---- Data rows

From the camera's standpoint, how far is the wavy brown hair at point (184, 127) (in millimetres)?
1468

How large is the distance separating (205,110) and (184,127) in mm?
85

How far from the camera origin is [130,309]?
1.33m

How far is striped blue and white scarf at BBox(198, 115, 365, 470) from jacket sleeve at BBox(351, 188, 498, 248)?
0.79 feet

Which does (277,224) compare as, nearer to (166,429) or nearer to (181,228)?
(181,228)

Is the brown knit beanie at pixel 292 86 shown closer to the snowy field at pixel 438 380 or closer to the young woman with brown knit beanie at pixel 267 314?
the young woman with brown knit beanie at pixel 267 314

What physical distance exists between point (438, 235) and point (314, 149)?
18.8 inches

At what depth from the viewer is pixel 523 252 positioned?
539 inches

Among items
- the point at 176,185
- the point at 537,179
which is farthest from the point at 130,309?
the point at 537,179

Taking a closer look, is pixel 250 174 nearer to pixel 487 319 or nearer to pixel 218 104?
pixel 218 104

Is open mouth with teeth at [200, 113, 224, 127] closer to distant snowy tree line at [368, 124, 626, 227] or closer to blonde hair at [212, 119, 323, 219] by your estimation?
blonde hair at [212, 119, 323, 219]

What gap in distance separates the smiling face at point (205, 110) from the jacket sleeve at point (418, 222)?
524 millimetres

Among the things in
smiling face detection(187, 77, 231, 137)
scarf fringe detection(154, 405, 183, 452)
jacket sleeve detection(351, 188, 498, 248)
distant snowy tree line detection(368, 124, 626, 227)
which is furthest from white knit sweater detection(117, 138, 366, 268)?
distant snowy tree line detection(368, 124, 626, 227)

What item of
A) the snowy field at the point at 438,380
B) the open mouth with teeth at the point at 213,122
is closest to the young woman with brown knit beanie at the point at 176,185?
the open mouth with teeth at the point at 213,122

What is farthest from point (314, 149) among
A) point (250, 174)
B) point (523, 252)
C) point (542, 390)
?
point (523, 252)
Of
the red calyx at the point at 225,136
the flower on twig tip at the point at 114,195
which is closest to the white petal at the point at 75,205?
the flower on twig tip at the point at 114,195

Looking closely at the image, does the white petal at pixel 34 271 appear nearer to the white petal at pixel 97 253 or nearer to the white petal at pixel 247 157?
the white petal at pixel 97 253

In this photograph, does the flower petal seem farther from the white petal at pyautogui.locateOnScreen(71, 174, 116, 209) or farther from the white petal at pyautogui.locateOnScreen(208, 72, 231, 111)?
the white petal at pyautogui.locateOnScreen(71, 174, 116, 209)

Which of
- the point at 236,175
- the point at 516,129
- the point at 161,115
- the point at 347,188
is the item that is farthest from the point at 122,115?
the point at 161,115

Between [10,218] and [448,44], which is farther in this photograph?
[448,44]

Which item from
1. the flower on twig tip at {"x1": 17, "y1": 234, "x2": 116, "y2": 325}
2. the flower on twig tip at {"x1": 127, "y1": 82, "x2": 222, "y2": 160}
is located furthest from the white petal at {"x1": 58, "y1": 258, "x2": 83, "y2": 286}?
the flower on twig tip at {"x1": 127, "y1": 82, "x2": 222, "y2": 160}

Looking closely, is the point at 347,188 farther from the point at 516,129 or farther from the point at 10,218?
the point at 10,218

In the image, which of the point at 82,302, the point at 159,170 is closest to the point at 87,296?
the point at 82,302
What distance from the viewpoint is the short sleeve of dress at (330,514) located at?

--------

#### [Request]
Repeat word for word every line from the one that holds "Among the things in" to the end. Both ends count.

#### [Answer to this problem]
Among the things in
smiling face detection(187, 77, 231, 137)
scarf fringe detection(154, 405, 183, 452)
jacket sleeve detection(351, 188, 498, 248)
distant snowy tree line detection(368, 124, 626, 227)
which is furthest from white knit sweater detection(117, 138, 366, 268)?
distant snowy tree line detection(368, 124, 626, 227)

What item of
A) the snowy field at the point at 438,380
B) the open mouth with teeth at the point at 213,122
is closest to the young woman with brown knit beanie at the point at 176,185?
the open mouth with teeth at the point at 213,122

What is farthest from point (314, 149) among
A) point (250, 174)
B) point (523, 252)
C) point (542, 390)
?
point (523, 252)
Of
the red calyx at the point at 225,136
the flower on twig tip at the point at 114,195
which is closest to the white petal at the point at 75,205?
the flower on twig tip at the point at 114,195

Looking closely at the image, does the white petal at pixel 34 271 appear nearer to the white petal at pixel 97 253 or nearer to the white petal at pixel 247 157?
the white petal at pixel 97 253

In this photograph, does the flower petal seem farther from the white petal at pyautogui.locateOnScreen(71, 174, 116, 209) or farther from the white petal at pyautogui.locateOnScreen(208, 72, 231, 111)?
the white petal at pyautogui.locateOnScreen(71, 174, 116, 209)

Which of
- the point at 236,175
- the point at 516,129
- the point at 161,115
- the point at 347,188
is the item that is farthest from the point at 122,115?
the point at 161,115

Between [10,218] and [448,44], which is farther in this photograph?
[448,44]

Which item from
1. the flower on twig tip at {"x1": 17, "y1": 234, "x2": 116, "y2": 325}
2. the flower on twig tip at {"x1": 127, "y1": 82, "x2": 222, "y2": 160}
is located furthest from the white petal at {"x1": 58, "y1": 258, "x2": 83, "y2": 286}?
the flower on twig tip at {"x1": 127, "y1": 82, "x2": 222, "y2": 160}

Looking closely, is the point at 347,188 farther from the point at 516,129 or farther from the point at 10,218?
the point at 10,218

In the image, which of the point at 82,302, the point at 159,170 is closest to the point at 87,296?
the point at 82,302
What distance from the viewpoint is the short sleeve of dress at (330,514) located at?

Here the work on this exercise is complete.